start Material to process

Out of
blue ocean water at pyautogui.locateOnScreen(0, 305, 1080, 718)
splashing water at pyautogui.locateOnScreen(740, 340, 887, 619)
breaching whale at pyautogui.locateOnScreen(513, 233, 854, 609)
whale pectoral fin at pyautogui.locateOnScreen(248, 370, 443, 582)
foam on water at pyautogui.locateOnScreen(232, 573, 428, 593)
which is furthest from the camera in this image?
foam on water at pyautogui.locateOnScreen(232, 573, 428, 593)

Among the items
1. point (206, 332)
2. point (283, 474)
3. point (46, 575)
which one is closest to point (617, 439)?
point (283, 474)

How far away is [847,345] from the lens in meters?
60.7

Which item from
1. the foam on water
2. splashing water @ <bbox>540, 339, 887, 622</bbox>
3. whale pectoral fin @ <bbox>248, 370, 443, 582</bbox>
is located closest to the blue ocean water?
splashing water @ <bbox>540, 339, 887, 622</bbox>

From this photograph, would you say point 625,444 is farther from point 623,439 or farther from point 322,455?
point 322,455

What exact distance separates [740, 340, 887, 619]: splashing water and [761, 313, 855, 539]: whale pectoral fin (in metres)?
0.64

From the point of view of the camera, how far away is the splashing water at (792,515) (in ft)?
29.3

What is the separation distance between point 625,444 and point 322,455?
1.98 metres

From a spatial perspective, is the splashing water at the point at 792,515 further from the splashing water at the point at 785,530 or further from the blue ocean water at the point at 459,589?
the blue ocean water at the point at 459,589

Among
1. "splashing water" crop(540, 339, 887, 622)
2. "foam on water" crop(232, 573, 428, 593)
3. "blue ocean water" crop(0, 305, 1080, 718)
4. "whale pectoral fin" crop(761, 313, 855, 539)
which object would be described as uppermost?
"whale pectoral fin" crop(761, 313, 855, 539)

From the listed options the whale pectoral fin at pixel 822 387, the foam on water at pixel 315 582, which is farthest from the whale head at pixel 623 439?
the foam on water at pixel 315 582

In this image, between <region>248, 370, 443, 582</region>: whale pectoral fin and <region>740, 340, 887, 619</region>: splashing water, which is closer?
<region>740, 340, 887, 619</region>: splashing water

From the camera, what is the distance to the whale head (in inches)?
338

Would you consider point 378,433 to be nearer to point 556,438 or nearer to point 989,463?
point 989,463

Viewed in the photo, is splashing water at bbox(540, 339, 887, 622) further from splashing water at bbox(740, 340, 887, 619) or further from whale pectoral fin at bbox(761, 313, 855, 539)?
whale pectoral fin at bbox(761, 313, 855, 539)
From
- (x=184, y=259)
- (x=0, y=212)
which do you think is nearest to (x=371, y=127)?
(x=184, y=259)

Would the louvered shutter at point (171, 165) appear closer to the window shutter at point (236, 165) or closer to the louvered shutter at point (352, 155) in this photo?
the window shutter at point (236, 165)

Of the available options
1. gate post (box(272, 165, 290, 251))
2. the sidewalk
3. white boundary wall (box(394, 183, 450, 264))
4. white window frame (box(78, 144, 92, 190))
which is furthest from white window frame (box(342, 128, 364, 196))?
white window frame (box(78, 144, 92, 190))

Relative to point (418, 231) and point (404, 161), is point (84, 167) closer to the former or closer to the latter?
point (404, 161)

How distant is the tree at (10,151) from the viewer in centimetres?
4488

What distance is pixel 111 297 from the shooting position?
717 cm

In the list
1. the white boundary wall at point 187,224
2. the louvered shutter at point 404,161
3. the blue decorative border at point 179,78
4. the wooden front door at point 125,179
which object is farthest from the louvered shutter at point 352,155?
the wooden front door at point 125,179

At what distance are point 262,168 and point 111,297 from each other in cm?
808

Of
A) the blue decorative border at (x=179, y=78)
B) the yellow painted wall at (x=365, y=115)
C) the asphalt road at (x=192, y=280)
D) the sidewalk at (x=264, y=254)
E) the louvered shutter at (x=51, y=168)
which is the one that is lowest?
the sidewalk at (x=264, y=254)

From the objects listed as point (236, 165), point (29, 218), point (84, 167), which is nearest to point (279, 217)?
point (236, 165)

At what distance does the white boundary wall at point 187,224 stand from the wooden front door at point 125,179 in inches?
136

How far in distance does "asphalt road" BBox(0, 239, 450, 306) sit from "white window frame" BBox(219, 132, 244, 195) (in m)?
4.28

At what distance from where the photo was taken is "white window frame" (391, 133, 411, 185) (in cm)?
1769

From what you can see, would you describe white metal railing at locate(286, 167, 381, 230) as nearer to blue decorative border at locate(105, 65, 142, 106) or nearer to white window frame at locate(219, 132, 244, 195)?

end Material to process

§ **Task statement**: Can you copy the listing above word for word, from its first line through the line containing "which is furthest from the", including both of those lines?

§ **Worked solution**:
Out of
blue ocean water at pyautogui.locateOnScreen(0, 305, 1080, 718)
splashing water at pyautogui.locateOnScreen(740, 340, 887, 619)
breaching whale at pyautogui.locateOnScreen(513, 233, 854, 609)
whale pectoral fin at pyautogui.locateOnScreen(248, 370, 443, 582)
foam on water at pyautogui.locateOnScreen(232, 573, 428, 593)
which is furthest from the camera in this image?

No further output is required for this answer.